Christopher Agresta · Accepted Answer

#int_0^x e^(t^3) =sum_(n=0)^oo x^(3n+1)/((3n+1)n!)# with #R=oo#

Let's start with the MacLaurin expansion of #e^x#:

#e^x = sum_(n=0)^oo x^n/(n!)#

and substitute #x=t^3#

#e^(t^3) = sum_(n=0)^oo t^(3n)/(n!)#

This series converges absolutely in all #RR# so the radius of convergence is #R=oo#.

We can then integrate term by term and obtain a series with the same radius of convergence:

#int_0^x e^(t^3) = int_0^x sum_(n=0)^oo t^(3n)/(n!) = sum_(n=0)^oo int_0^xt^(3n)/(n!)= sum_(n=0)^oo 1/(n!)[t^(3n+1)/(3n+1)]_0^x#

Finally: #int_0^x e^(t^3) =sum_(n=0)^oo x^(3n+1)/((3n+1)n!)#

Charles Arocha · Answer

undefined To find the power series for $ f(x) = \int e^{t^3} $ from $ 0 $ to $ x $, we need to express $ e^{t^3} $ as a power series and then integrate it term by term.

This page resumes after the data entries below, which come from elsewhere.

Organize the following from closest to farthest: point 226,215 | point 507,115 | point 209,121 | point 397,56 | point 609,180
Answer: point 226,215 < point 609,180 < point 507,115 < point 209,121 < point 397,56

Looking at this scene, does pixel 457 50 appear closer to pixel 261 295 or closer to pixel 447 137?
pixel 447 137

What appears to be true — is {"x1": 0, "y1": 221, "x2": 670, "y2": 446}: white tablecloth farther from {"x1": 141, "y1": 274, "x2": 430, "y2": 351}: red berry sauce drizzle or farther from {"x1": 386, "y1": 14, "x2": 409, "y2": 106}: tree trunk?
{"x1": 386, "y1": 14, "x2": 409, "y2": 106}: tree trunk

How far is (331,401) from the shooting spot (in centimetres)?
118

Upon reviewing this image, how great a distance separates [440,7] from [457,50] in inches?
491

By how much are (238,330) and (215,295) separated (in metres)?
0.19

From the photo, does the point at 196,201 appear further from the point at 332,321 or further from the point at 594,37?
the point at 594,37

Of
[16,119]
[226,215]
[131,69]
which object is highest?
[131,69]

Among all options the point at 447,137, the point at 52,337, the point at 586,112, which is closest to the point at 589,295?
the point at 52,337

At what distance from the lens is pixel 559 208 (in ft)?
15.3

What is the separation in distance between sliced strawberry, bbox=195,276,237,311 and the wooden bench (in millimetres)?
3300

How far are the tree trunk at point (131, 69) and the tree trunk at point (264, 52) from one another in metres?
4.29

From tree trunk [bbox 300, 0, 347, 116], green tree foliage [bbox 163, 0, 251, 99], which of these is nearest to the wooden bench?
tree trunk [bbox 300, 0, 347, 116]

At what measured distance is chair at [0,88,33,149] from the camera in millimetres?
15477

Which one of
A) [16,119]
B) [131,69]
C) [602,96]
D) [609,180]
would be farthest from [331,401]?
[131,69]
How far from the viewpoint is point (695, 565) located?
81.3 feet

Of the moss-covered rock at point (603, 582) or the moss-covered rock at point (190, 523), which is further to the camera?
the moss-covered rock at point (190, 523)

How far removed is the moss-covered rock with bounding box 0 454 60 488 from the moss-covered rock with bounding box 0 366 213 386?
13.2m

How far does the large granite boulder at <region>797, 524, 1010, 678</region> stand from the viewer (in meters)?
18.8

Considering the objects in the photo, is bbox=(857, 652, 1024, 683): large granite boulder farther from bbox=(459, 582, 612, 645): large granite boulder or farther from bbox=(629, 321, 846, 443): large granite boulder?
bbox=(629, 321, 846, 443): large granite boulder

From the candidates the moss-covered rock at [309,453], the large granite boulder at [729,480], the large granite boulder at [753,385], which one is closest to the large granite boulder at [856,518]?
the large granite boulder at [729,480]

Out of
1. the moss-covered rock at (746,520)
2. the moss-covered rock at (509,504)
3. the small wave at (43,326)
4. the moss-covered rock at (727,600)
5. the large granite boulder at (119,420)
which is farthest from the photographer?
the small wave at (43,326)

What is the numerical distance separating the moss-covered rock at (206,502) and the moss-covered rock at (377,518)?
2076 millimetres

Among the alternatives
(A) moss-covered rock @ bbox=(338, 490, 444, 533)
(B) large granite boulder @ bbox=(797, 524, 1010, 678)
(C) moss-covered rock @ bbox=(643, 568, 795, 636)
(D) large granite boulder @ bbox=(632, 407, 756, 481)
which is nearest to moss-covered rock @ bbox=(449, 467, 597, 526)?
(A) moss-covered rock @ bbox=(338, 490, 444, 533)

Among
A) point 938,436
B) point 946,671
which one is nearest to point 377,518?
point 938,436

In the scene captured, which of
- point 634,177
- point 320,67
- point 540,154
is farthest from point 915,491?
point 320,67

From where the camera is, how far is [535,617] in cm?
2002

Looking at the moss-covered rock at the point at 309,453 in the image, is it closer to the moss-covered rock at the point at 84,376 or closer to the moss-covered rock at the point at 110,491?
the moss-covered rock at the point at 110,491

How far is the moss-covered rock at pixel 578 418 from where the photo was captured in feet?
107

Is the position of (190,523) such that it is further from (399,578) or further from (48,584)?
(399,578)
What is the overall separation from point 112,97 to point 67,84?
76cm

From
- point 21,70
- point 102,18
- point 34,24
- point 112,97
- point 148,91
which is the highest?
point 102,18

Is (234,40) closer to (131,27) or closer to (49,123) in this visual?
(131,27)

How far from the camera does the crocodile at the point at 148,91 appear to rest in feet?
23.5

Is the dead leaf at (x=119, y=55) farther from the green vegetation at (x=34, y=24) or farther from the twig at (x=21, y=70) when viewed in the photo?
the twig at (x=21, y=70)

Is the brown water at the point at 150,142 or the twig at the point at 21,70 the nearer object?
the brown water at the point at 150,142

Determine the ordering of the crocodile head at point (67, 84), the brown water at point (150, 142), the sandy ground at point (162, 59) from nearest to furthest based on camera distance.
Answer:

First, let's express $ e^{t^3} $ as a power series:
$$ e^{t^3} = \sum_{n=0}^{\infty} \frac{t^{3n}}{n!} $$

Now, integrate term by term:
$$ f(x) = \int e^{t^3} dt = \int \sum_{n=0}^{\infty} \frac{t^{3n}}{n!} dt $$
$$ f(x) = \sum_{n=0}^{\infty} \frac{1}{n!} \int t^{3n} dt $$

The integral $ \int t^{3n} dt $ can be evaluated as:
$$ \int t^{3n} dt = \frac{t^{3n+1}}{3n+1} + C $$

Therefore, the power series for $ f(x) $ is:
$$ f(x) = \sum_{n=0}^{\infty} \frac{x^{3n+1}}{(3n+1)n!} $$

To determine the radius of convergence, we use the ratio test:
$$ R = \lim_{n \to \infty} \left| \frac{a_{n}}{a_{n+1}} \right| $$
Where $ a_n $ is the coefficient of $ x^n $ in the series.

In our series, $ a_n = \frac{1}{(3n+1)n!}x^{3n+1} $.
$$ \lim_{n \to \infty} \left| \frac{a_{n}}{a_{n+1}} \right| = \lim_{n \to \infty} \left| \frac{(3n+2)x^3}{3n+1} \right| = |x^3| $$

For the series to converge, this limit must be less than 1. Hence, the radius of convergence $ R $ is 1.